Ага. Там, похоже, открылось. Во всяком случае, какой-то парнишка среднего школьного возраста отпирает дверь и при этом дымит сигаретой. Он входит внутрь, и мы входим следом за ним. Как выясняется, мальчик тоже не говорит на международном языке рок-н-ролла. Меня посещает эгоистичная мысль: какой смысл жить в постмодернистском мире, если никто не говорит по-английски? Да, это прокат автомобилей. Парень берет телефонную трубку и кому-то звонит. Тыча пальцем в часы на стене, объясняет нам на языке жестов, что нашу машину пригонят через полчаса.

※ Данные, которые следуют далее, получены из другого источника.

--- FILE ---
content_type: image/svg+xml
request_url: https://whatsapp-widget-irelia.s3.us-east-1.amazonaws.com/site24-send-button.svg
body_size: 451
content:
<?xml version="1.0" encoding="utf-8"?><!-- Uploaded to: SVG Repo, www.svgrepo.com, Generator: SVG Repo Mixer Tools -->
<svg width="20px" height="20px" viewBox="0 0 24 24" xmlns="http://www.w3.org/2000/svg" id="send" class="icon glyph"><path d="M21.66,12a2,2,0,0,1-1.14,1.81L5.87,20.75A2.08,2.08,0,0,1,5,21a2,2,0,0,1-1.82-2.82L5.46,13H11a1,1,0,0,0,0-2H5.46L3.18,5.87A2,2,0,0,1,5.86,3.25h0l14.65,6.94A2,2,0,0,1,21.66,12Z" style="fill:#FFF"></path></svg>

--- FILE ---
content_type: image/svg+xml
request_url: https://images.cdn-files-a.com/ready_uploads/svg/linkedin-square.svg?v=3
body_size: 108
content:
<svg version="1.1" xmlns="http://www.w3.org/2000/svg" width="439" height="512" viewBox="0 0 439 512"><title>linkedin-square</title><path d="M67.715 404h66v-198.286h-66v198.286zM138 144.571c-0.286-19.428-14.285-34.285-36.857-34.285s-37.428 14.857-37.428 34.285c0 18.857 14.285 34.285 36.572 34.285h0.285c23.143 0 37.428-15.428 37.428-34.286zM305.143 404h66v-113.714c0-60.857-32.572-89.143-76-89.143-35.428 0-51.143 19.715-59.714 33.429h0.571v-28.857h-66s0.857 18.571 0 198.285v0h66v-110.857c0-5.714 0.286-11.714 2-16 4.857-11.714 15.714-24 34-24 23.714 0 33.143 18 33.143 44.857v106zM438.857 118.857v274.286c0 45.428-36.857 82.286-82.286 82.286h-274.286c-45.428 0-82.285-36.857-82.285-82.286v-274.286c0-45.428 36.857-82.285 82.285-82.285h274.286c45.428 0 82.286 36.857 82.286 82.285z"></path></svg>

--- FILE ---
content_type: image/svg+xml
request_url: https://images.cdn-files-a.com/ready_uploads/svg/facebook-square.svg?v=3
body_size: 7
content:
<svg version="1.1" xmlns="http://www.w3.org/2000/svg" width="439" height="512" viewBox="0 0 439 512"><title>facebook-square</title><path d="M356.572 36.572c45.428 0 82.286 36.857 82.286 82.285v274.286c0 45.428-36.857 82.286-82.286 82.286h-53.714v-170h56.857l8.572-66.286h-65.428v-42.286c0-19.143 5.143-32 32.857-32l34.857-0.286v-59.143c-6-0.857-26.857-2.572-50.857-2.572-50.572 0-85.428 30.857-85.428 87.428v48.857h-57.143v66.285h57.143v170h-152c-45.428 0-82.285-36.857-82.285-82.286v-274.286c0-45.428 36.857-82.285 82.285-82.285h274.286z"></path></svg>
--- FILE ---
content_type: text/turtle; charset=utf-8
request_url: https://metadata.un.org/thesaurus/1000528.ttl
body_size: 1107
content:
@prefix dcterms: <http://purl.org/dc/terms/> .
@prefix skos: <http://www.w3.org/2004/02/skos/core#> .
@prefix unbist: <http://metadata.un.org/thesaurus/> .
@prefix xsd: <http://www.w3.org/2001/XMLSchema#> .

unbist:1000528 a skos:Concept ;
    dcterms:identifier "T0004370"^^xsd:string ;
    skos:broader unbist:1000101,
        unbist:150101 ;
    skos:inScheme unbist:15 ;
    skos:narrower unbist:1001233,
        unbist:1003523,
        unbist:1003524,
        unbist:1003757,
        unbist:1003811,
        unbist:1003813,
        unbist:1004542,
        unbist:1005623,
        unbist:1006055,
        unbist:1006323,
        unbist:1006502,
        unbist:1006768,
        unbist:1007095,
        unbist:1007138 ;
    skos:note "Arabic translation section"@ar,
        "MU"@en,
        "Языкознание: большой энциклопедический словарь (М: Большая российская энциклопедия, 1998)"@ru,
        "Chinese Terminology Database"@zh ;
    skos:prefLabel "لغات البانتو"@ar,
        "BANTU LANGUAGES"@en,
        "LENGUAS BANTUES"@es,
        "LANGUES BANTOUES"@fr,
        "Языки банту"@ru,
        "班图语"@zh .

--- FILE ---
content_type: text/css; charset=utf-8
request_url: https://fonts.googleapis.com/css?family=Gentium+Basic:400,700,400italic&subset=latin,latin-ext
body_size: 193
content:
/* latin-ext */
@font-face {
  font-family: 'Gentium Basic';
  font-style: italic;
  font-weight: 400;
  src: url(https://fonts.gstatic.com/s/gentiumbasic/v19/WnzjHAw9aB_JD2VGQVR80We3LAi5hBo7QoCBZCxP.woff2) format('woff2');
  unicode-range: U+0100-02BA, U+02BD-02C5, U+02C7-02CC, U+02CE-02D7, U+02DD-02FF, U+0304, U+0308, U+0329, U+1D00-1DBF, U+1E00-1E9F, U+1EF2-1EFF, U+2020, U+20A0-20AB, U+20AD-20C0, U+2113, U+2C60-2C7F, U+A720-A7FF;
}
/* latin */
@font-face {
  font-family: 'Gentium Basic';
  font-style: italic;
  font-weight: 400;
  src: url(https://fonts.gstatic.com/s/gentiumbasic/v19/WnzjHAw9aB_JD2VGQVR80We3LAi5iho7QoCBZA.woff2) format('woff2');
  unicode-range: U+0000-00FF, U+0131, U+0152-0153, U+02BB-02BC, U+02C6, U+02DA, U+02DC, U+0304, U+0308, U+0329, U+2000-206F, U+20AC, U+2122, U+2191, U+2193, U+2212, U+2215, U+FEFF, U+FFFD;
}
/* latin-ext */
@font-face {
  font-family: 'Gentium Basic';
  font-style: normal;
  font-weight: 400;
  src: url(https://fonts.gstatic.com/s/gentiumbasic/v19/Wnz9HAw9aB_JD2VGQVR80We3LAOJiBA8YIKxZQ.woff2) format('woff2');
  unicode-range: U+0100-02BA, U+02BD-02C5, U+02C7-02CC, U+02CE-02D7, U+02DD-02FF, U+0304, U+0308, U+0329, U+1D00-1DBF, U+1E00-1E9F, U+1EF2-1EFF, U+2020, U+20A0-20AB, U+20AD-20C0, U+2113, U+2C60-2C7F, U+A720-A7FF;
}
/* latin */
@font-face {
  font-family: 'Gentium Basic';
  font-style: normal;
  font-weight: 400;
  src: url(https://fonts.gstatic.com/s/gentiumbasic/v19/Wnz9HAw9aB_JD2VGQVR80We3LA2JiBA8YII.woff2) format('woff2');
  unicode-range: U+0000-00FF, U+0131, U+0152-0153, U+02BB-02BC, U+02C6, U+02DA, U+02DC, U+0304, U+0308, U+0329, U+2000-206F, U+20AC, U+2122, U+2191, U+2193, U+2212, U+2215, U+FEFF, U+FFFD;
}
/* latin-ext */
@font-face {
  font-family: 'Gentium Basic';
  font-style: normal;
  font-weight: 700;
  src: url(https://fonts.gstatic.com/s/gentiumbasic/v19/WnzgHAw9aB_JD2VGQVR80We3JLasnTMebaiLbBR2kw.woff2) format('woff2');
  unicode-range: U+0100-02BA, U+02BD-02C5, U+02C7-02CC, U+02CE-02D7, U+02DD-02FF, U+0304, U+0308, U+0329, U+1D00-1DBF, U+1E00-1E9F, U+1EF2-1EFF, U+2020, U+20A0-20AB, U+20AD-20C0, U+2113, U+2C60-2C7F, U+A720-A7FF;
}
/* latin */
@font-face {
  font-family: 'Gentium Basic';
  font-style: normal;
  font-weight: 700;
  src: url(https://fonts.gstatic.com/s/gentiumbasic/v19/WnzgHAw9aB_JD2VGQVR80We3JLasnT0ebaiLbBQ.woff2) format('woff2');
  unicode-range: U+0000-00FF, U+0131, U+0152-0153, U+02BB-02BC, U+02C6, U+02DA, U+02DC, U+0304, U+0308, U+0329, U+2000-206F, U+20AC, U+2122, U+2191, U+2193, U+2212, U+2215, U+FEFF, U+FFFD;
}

Сейчас только десять утра. Вернее, самое начало одиннадцатого. Мы сидим в совершенно пустом ресторанчике через два дома от штор и карнизов. Три минуты назад здесь закончили подавать завтраки. Такой тут порядок. И никто не жалеет пойти навстречу трем озверевшим от голода странникам в нашем лице и приготовить нам яичницу с беконом, грибами, кровяной колбасой, копченостями и фасолью. В общем, мы в полном расстройстве. Нам предлагают выбрать чего-нибудь из «тематического» меню дня. Знать бы еще, что за «тема» такая, ресторан расположен на первом этаже четырехэтажного здания из серого бетона. Традиционная северно-европейская послевоенная архитектура. Внутри все отделано сосновыми бревнами. На стенах – лосиные головы, чучела енотов, сигнальные фонари. Шторы на окнах – в красно-белую клетку. На самом почетном месте, над искусственным камином – кошмарный портрет самого Дьюка, Джона Уэйна. Кошмарный – в смысле художественного исполнения. Что все это значит, мы вообще без понятия. У нас ощущение, что нас обманули: мы проделали такой путь – из декадентской, упадочной, распадающейся на части космополитичной столицы нашей великой убогой родины почти до границы Полярного круга, – и нам, наивным придуркам, хочется получить хоть немного реальности. Истинной, неподдельной жизни. А что нам предлагают? Ресторан, где все устроено по образу и подобию ущербного голливудского представления о том, каким должен быть ресторан на бескрайних снежных просторах Северо-Западного Фронтира.